Directory Junctions and Volume Shadow Snapshots

Stumbled upon something by accident yesterday. Figured it would be a good idea to post about it in case it helps someone else. Before going into that though it’s worth briefly mentioning the various types of links you can have on NTFS.

Hard Links

Same data, but multiple links to it. It only applies to files (because files are what contain data). Think of it like Unix hard links. Hard links can only be made to data in the same volume. That is, you can have hard links from c:\abc.txt to c:\def.txt but you cannot have a hard link to d:\def.txt (because it’s on a different volume).

An interesting side effect of hard links is that because all the links point to the data, deleting any of those links still leaves the data accessible. The original file which was created to create the data is no longer its sole owner. The data is what matters, not the file associated with it (as you can have multiple files – the hard links – associated with the same data). The only way to actually delete the data is when all links pointing to it are removed. (Each time a link is created to the data Windows increments a counter in the file table for that data; when a link is removed the counter is decremented). NTFS has a limit of 1023 links to the same data. 

I use hard links at home while taking backups. I use robocopy to backup my folders, and since I am copying the folder when making a backup I end up having multiple copies of the same file – all taking up unnecessary space. To avoid this it’s possible to be smart and only create hard links (instead of copying) to files that are unchanged. This way all your backups point to the same data and even if the original file is deleted the data still remains as long as the links point to it. I came across this idea from my Linux days; on Windows I use the excellent DeLorean Copy for this (to be correct, I use the command-line version). 

Worth repeating – hard links are only for files (because files are what contain data). 

Soft Links/ Symbolic Links

The data has a file associated with it (as usual). You create soft links to the file. Unlike a hard link though where everything points to the data, here everything points to the original file containing the data. That original file is still important and if it is deleted all the links become invalid.

Soft links can be for files and folders. The target they point to can be on different volumes or even network shares. Moreover, the path to the target can be absolute or relative (if it’s relative then obviously it can only be to a target on the same volume). Also, the target needn’t even exist when creating the soft link! Only when the soft link is actually accessed must the target exist. (Makes sense when you think of how the target can be a network share that may not be accessible always). This way if a target pointed to by a soft link is deleted, the soft link still exists – just that it won’t work. Recreate the deleted target and the soft link will continue as usual. 

Although soft links point to a target and not the actual data, that is transparent to end-users. For an end-user the link appears just like a regular file or folder. Some people move folders from their C: drive to other locations via soft links. Don’t do this for all folders though (for example: ProgramData). Also, apparently symbolic links do not work at boot so the Windows folder can’t be redirected. I have used symbolic links to sync folders outside my Dropbox folder with Dropbox.  

Not everyone can create soft links.
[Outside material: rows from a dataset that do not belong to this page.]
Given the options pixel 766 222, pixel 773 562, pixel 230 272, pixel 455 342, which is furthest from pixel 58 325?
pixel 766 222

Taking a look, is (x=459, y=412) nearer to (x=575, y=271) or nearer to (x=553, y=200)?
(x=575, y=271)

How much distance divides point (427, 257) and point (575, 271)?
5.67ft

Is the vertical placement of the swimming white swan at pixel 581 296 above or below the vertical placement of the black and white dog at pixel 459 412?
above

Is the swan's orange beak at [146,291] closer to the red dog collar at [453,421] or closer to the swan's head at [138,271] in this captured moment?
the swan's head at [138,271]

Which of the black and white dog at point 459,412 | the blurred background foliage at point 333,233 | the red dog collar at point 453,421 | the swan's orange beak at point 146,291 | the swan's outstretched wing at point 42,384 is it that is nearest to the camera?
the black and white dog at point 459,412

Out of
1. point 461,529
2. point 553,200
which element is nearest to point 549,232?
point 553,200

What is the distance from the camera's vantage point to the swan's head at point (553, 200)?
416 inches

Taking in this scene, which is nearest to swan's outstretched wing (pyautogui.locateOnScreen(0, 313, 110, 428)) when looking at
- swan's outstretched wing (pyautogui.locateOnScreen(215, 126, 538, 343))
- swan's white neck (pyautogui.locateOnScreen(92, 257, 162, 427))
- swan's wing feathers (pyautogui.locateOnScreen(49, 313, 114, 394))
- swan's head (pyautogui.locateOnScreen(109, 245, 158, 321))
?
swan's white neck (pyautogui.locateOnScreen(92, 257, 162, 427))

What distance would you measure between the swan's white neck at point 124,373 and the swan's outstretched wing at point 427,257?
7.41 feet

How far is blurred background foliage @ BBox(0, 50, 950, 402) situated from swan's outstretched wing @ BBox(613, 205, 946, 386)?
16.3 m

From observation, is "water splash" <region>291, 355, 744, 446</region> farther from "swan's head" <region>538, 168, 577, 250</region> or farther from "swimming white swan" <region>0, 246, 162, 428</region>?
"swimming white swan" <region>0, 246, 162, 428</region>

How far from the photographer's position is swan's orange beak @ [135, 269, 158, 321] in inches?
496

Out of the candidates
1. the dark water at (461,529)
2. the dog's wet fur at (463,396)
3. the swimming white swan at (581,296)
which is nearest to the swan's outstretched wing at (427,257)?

The SeCreateSymbolicLinkPrivilege privilege must be present to create soft links. By default administrators have this privilege; for non-administrators this privilege can be granted via Security Policies

Directory Junction

A special type of folder soft link is a Directory Junction. A directory junction is like a folder soft link except that it cannot point to network shares. Directory Junctions were introduced in Windows 2000 and make use of something called “reparse points” (which is an NTFS feature) (as an aside: reparse points are what OneDrive/ SkyDrive too use for selective sync). There are two types of “junctions” possible – directory junctions, which redirect one directory to another; and volume junctions, which redirect a directory to a volume. In both types of junctions the target is an absolute path – not relative, and not a network share. 
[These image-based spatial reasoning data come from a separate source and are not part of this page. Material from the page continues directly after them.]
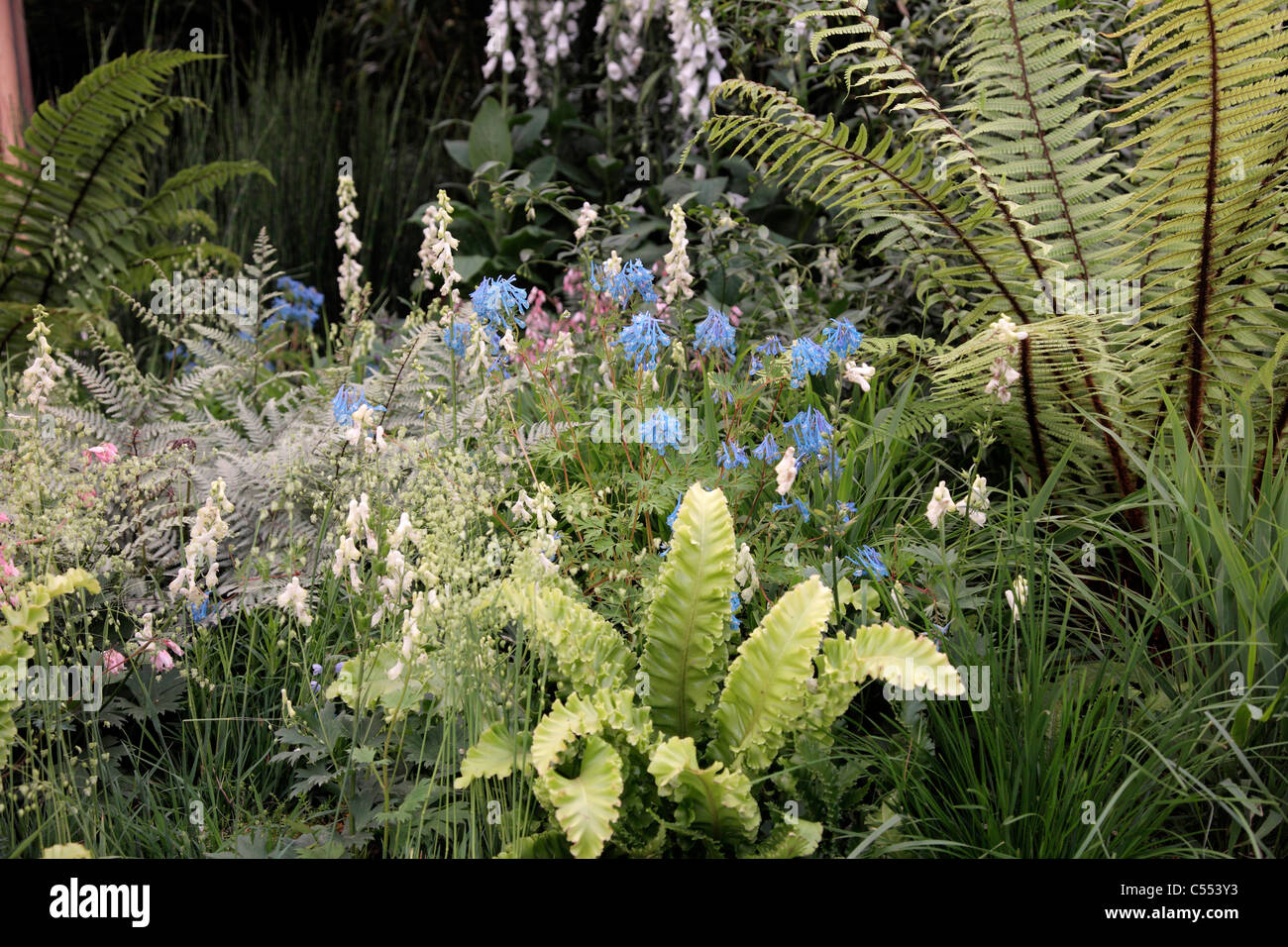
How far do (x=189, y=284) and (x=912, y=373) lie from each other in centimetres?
242

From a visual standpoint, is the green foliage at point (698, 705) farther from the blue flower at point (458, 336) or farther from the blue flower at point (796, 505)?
the blue flower at point (458, 336)

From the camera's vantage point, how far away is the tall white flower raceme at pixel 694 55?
403 centimetres

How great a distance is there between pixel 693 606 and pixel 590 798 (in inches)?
13.6

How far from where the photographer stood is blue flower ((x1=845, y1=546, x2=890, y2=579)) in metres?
2.03

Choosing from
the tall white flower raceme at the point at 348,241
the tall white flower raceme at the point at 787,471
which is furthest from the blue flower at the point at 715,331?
the tall white flower raceme at the point at 348,241

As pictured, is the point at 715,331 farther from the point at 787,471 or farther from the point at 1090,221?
the point at 1090,221

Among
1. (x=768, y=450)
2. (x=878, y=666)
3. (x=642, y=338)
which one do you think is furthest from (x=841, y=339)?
(x=878, y=666)

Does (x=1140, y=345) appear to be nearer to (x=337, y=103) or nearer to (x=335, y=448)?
(x=335, y=448)

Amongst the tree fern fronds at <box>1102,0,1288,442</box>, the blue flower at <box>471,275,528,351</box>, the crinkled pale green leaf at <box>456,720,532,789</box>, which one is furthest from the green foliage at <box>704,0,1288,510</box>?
the crinkled pale green leaf at <box>456,720,532,789</box>

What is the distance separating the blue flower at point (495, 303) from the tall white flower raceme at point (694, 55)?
203 cm

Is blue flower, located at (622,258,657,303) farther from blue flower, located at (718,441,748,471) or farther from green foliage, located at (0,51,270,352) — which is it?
green foliage, located at (0,51,270,352)

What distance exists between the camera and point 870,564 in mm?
2047

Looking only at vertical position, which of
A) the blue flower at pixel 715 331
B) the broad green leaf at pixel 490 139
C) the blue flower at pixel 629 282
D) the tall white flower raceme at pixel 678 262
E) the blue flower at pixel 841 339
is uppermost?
the broad green leaf at pixel 490 139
Soft links/ Symbolic links are an evolution of Directory Junctions (though I present the latter as a special case of the former). Soft links/ Symbolic links were introduced in Vista and are baked into the kernel. They behave like *nix symbolic links. Oddly, however, even though directory junctions were present from Windows 2000 they were never widely used, but once symbolic links were introduced directory junctions became more widely used (in fact Vista and upwards use directory junctions to redirect folders such as “Users” to “Documents and Settings”). Vista also introduced tools such as mklink to create directory junctions, soft links, and hard links. 

Links and VSS

Moving on to what I stumbled upon yesterday. 

Consider the following:

I have a folder and a symbolic link and a directory junction pointing to that folder.

The folder has a file a.txt in it. Thus both the symbolic link and directory junction too will show this file.

Now say I make a shadow copy of this drive (the C: drive in my case) and mount it someplace (say C:\Shadow).  This location is a shadow copy of the C: drive and as such it too will contain the folder and two links I created above. 

Here’s the catch though …

Say I add a new file b.txt to the folder on C: drive (C:\TEST\Folder). One would expect that file to be present in the two links of the C: drive – obviously – but not in the two links of the shadow C: drive. But that’s just not what happens. The file is present in the two links on the C: drive and also the directory junction of the shadow volume!

This bit me yesterday because for various reasons I had some directory junctions in my C: drive and I was trying to back them up via shadow copies. But the backups kept failing as the files in the shadow copy were in use (because they were pointing to the live volume by virtue of being directory junctions!) and that was an unexpected behavior. After some troubleshooting I realized directory junctions were the culprit. 

Later, I read up on reparse points and VSS and realized that while the reparse point will be backed up via VSS, the backed up location cannot be traversed in the shadow copy. Apparently, if the reparse point target is a separate volume (i.e. a volume junction), that volume will be shadow copied and must be accessed as an independent shadow copy. But if the reparse point is a directory (i.e. a directory junction like in my case) I am not sure what happens. It looks like it isn’t shadow copied, and the directory junction is repointed to the target on the main volume. 

Moral of the story: stick to symbolic links rather than directory junctions? (Update this part once I have a better answer …)

Update: I changed the two links above to point to a folder on another drive (D:). Then I took a snapshot of the C: drive. When I accessed the links in the snapshot, they were still referring to the live D: drive and not a shadow version of it. In fact, no shadow of D: drive was automatically created when I took a shadow of C: drive. I tried to create a manual snapshot of D: drive but that failed because I use TrueCrypt and apparently that doesn’t support snapshots (the error I got was VSS_E_UNEXPECTED_PROVIDER_ERROR; see this and this (broken link)).

Next I created two VHDs to simulate two drives. 

Created links from folders in G: drive to a folder in H: drive. Took snapshots of both drives. Mounted them as c:\ShadowG and c:\ShadowH. Yet when I go to the links in c:\ShadowG they still point to the live volume H: and not the snapshot H:

Odd! Even more odd is the fact that now both directory junction and symbolic link point to the live volume. So I guess the revised moral of the story is that when using directory junctions or symbolic links, try and refer to the actual target rather than the link/ junction itself. The link/ junction point to the live file system, not the shadow copy.

This also means if you were to mount an older shadow copy to try and retrieve some file you deleted in your Desktop for instance, go and check under \path\to\shadow\Users\... rather than \path\to\shadow\Documents and Settings\... – the latter is a junction and will always point to the live system, not the shadow copy as you’d expect.